#### What the exercise asks
After finding the line with "A: Zebra (plains zebra) (Equus quagga)." in the entries below, retype exactly each line from there through the line with "A: Sequence-level.", including that final line.

[Material for the task — start]

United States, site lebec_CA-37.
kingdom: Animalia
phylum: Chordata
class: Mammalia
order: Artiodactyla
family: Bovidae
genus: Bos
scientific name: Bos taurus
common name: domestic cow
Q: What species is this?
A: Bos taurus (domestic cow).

[Material for the task — finish]
[Material for the task — start]

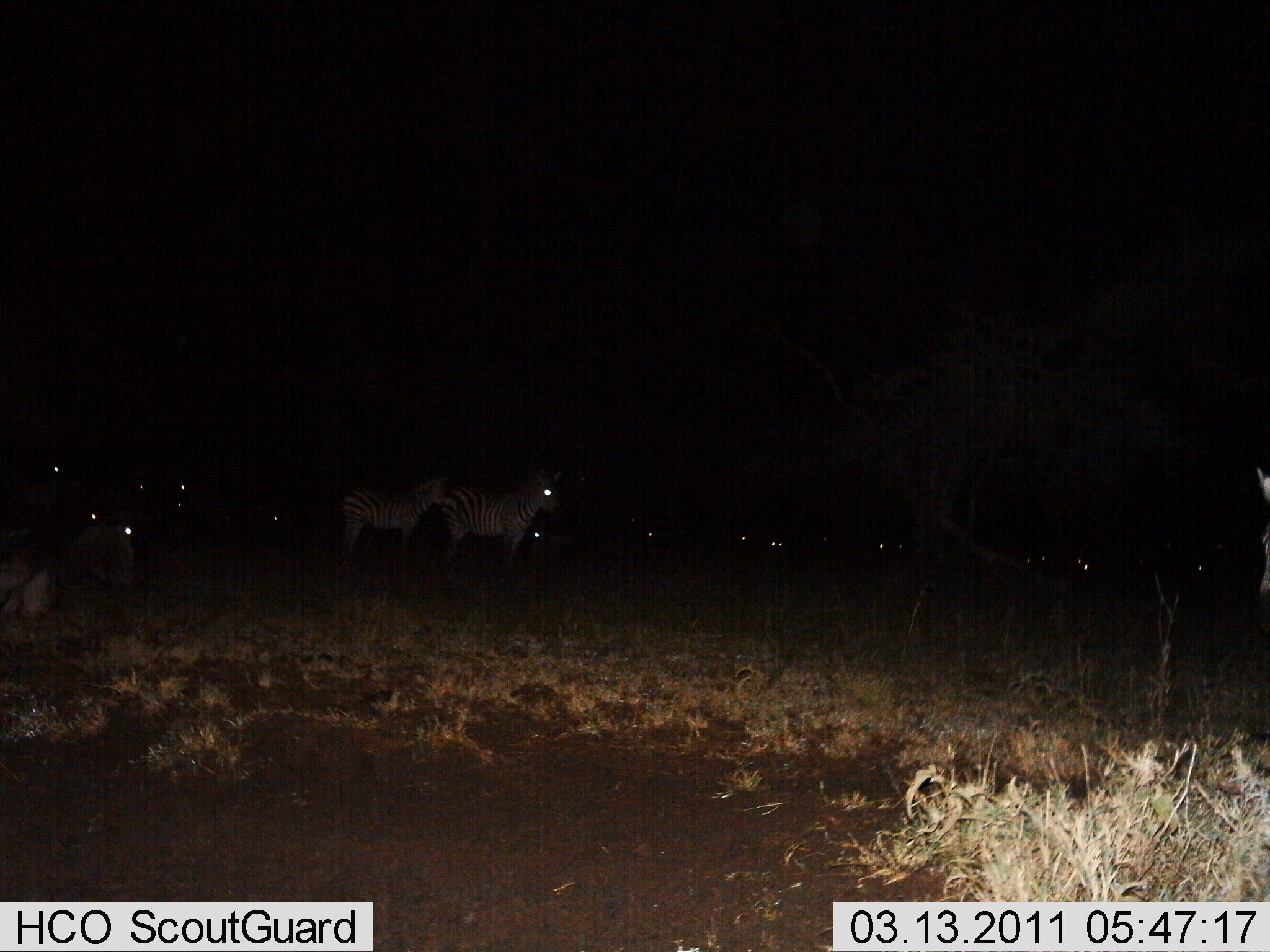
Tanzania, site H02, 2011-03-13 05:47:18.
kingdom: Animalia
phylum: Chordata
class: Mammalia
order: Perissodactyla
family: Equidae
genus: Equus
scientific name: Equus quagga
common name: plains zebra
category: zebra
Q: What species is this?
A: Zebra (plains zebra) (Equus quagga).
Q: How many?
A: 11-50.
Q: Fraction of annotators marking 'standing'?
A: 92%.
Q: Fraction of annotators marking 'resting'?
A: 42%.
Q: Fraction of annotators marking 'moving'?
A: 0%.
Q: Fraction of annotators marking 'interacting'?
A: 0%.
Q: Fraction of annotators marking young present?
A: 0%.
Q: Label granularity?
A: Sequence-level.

[Material for the task — finish]
[Material for the task — start]

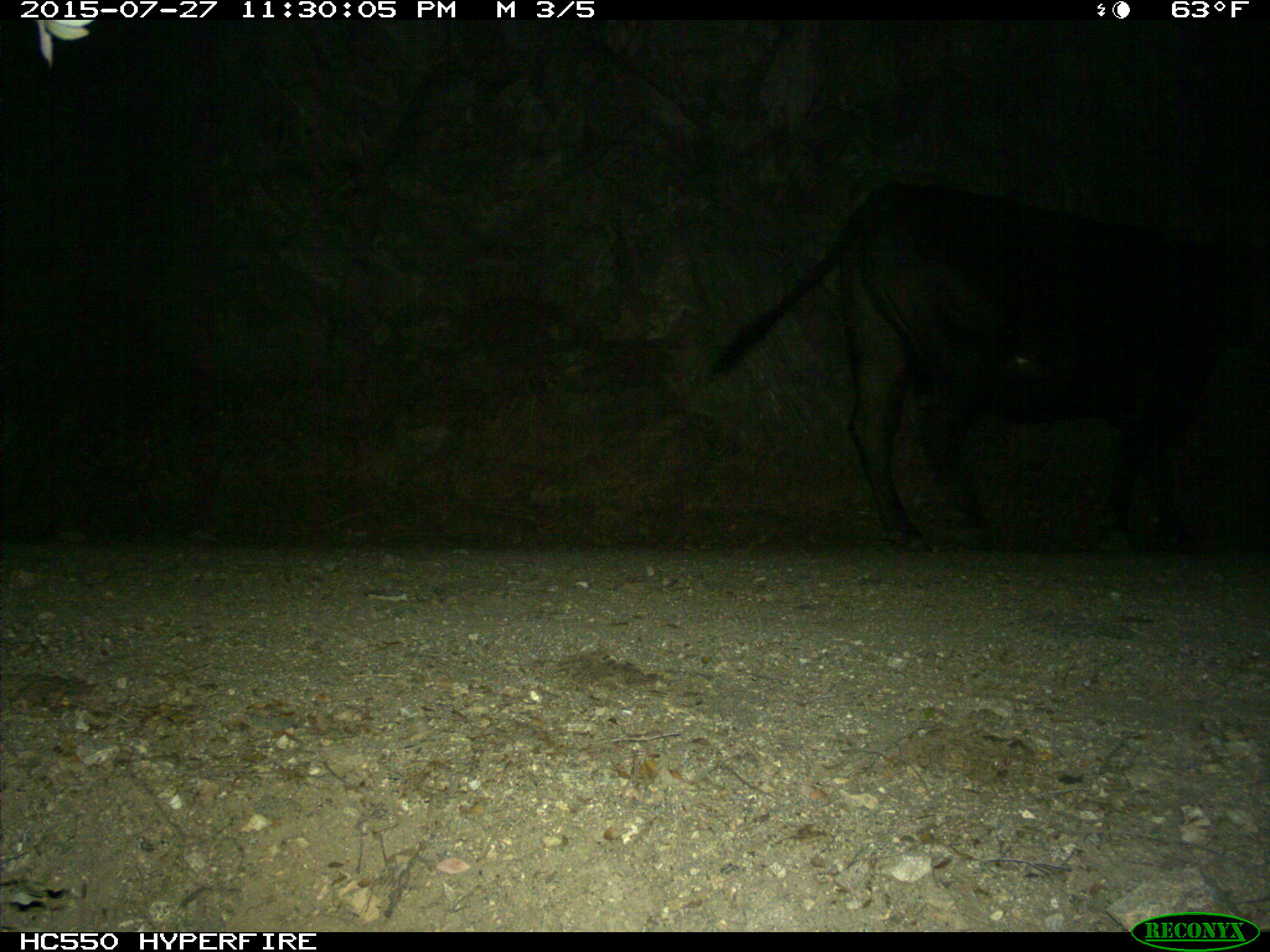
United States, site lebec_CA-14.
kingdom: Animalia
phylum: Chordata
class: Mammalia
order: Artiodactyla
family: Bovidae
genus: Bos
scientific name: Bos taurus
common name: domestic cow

[Material for the task — finish]

#### Solution
A: Zebra (plains zebra) (Equus quagga).
Q: How many?
A: 11-50.
Q: Fraction of annotators marking 'standing'?
A: 92%.
Q: Fraction of annotators marking 'resting'?
A: 42%.
Q: Fraction of annotators marking 'moving'?
A: 0%.
Q: Fraction of annotators marking 'interacting'?
A: 0%.
Q: Fraction of annotators marking young present?
A: 0%.
Q: Label granularity?
A: Sequence-level.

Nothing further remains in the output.